一葉恋慕
弱い私と強い一葉
「いや…わかりました」と一言云ったあと私は立ち上がって一葉の目をじっとのぞきこんだ。そしてそこに宿る一人ぼっちの寂しさと悲しさを正しく理解する。人に理解されず、のみならず自分にさえ拒否されるという辛さは、つとにこの私に於いて顕著なことだったからだ。前記したことだが、私にとってどれほど無法で、一方的な迫害と生活妨害を被った結果だとしても、一度ホームレスや車上生活者に落ちてしまえば世間は誰も相手にしないし、十把一絡げでプータローとしか見ない。更にこちらは眼前の一葉とはまったく異なるが、斯く不本意で不如意をきわめる境遇に落ちてしまうと、私は自律心や克己心というものを、すなわちそこから抜け出すための気概となるものをほとんど失くしてしまう。自暴自棄になって大量の喫煙や無為徒食等の悪癖に悉くはまってしまうのだ。そしてその挙句こんどは自分で自分を蔑み突き放してしまうこととなる。畢竟他人からも自分からも蔑まれ虐げられる存在となってしまうのだが、しかし思うにこれほどみじめでなさけないなものはない。この弾劾心に充ちた、無慈悲な(あるいは立派な?)世間やいま1人の私への抵抗など私にはもうとっくにできなくなっていたが、しかしこの一葉は違っていた。世に人に「抗うのだ」といま先この耳ではっきりと聞いたばかりだ。しかしではなぜ、彼女はいま斯くもこのように、自他に負け続けるなさけない私風情同様に、強くうっ屈し悲惨なのか。
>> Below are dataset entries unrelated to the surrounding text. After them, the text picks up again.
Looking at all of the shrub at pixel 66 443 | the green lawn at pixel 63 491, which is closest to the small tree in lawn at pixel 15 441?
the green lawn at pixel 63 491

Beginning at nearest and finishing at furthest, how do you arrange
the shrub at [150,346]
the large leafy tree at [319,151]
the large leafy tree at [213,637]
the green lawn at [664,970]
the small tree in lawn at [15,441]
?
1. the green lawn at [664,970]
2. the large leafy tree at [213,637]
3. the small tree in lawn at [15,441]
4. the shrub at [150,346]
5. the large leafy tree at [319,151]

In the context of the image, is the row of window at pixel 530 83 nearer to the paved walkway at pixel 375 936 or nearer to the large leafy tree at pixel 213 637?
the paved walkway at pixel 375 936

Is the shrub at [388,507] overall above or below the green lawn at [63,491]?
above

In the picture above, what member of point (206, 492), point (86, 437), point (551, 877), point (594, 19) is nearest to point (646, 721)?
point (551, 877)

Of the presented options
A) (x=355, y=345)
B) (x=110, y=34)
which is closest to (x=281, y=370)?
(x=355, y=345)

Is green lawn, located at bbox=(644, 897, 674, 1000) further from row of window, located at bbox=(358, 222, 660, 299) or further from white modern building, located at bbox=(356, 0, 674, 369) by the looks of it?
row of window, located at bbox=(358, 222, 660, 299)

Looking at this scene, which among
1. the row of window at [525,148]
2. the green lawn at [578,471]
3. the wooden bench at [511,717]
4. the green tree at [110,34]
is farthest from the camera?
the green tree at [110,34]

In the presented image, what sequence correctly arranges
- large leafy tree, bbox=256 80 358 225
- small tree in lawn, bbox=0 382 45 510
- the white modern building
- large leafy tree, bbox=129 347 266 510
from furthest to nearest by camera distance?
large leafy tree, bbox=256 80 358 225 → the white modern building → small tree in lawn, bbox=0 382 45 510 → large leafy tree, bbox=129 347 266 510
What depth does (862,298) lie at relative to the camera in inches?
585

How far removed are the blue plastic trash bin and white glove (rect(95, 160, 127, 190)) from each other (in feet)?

それは云わずもがな、世間にあがらうとしておきながらその実その世間におもねり、助けを求めるがごとく人の妾になろうとしているからだった。彼女の小説「闇夜」の主人公お蘭様が‘仇’波崎におもねって、その女になるがごときもの、耐えられるレベルを超えていた。それゆえ自分で自分を許せず怒りに沈み、うっ屈して、それをはからずも私にぶつけて来たのである。